According to the minutes of the Federal Reserve’s January meeting, which were released Wednesday, policymakers favored a wait-and-see approach regarding additional rate cuts, citing the need for additional proof that inflation is slowing at a time when the economy is still strong and concerns about the inflationary impact of tariffs threaten to reverse the central bank’s progress toward the 2% inflation target.
“Many participants, however, emphasized that additional evidence of continued disinflation would be needed to support the view that inflation was returning sustainably to 2 percent,” according to Fed minutes.
The Federal Open Market Committee, or FOMC, maintained its benchmark rate between 4.25% and 4.5% at the end of its January meeting.
Expectations for a protracted Fed pause have been heightened since the Fed meeting by incoming economic data, comments from Fed chair Jerome Powell, and a plethora of economic data, including inflation and hotter jobs.

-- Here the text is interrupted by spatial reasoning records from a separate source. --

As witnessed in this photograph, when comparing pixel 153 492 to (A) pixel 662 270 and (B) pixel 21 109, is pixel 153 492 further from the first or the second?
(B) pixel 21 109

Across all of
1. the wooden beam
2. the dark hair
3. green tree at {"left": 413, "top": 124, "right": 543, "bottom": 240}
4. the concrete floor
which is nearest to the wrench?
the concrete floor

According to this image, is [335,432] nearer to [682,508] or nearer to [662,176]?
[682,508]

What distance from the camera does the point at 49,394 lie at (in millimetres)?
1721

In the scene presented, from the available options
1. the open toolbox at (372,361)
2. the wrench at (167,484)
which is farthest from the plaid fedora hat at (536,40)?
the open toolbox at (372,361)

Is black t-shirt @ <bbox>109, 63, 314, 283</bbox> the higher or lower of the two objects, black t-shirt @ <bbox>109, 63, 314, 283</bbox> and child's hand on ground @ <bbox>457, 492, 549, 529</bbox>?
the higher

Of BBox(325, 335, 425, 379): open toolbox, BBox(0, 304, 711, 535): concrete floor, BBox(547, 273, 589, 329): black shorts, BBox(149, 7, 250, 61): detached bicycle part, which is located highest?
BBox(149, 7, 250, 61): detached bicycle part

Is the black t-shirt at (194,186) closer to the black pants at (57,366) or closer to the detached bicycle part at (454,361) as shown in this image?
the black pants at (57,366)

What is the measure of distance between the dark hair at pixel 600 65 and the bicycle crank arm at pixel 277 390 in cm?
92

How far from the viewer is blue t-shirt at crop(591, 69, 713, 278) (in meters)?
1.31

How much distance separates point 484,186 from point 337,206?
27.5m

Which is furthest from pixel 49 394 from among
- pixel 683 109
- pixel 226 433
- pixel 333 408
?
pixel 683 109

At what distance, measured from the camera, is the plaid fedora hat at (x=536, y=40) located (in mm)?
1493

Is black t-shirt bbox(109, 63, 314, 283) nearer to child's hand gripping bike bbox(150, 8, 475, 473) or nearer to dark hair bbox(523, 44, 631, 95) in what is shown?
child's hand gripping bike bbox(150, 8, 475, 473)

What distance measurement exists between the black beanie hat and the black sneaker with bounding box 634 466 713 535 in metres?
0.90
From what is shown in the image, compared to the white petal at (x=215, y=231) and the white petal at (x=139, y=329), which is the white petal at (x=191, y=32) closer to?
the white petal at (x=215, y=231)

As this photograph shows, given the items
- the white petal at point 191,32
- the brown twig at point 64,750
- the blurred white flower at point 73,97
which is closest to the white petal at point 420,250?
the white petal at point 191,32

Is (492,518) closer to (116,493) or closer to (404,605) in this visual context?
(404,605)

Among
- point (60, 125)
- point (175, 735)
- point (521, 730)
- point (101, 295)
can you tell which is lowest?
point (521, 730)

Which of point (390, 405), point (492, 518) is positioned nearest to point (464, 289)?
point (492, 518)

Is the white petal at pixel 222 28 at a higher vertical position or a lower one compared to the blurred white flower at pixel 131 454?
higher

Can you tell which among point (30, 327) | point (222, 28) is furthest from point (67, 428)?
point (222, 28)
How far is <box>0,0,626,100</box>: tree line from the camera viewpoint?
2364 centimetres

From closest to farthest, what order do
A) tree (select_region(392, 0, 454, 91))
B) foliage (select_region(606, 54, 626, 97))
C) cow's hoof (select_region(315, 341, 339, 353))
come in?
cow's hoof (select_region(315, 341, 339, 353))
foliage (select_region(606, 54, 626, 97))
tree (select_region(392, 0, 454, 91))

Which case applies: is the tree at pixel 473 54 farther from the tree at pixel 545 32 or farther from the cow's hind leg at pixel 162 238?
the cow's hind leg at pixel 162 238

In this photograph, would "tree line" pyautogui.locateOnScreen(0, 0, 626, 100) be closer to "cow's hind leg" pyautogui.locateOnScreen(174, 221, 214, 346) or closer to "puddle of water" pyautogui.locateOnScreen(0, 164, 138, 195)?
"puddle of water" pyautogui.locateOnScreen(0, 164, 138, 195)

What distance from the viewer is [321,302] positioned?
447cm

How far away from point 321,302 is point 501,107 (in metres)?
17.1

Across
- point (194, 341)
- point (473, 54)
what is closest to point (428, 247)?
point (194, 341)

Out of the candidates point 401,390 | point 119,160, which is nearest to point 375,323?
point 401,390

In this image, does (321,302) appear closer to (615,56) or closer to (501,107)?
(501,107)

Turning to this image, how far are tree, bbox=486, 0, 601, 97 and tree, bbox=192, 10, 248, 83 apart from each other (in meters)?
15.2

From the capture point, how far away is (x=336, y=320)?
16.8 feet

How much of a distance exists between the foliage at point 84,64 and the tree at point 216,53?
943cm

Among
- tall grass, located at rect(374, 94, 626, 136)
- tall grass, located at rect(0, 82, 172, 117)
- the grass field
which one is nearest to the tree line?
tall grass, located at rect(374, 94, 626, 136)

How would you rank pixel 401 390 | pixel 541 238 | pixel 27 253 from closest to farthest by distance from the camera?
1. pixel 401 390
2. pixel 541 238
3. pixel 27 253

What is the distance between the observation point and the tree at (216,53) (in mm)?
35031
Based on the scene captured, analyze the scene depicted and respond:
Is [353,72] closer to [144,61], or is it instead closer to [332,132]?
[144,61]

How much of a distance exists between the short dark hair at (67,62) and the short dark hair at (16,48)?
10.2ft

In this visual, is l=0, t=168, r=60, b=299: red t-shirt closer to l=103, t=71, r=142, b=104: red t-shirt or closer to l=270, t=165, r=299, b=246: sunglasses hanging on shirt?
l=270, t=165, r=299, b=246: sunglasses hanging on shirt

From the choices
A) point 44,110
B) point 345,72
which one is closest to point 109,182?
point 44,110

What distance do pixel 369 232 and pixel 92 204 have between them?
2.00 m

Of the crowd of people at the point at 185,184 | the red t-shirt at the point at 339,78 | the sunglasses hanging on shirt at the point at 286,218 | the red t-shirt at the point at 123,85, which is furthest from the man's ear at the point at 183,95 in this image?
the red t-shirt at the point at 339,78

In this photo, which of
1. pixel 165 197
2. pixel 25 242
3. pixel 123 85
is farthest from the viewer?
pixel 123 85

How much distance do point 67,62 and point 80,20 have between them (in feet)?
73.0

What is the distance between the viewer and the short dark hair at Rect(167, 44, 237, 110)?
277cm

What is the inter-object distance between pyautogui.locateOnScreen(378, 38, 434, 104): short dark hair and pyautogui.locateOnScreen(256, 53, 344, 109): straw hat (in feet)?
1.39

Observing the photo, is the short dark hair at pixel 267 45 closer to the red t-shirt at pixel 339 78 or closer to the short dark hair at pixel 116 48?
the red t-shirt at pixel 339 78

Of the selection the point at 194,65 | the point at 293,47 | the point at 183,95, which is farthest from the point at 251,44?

Participants noted that “the Committee was well positioned to take time to assess the evolving outlook for economic activity, the labor market, and inflation, with the vast majority pointing to a still-restrictive policy stance.” Fed members agreed with the call for a protracted pause.
The Fed doesn’t need “to be in a hurry” to cut interest rates because monetary policy is already less restrictive and the economy is still doing well, Powell told the Senate Banking Committee earlier this month.
Powell stated, “We do not need to adjust our policy stance because it is now significantly less restrictive than it was and the economy is still strong.”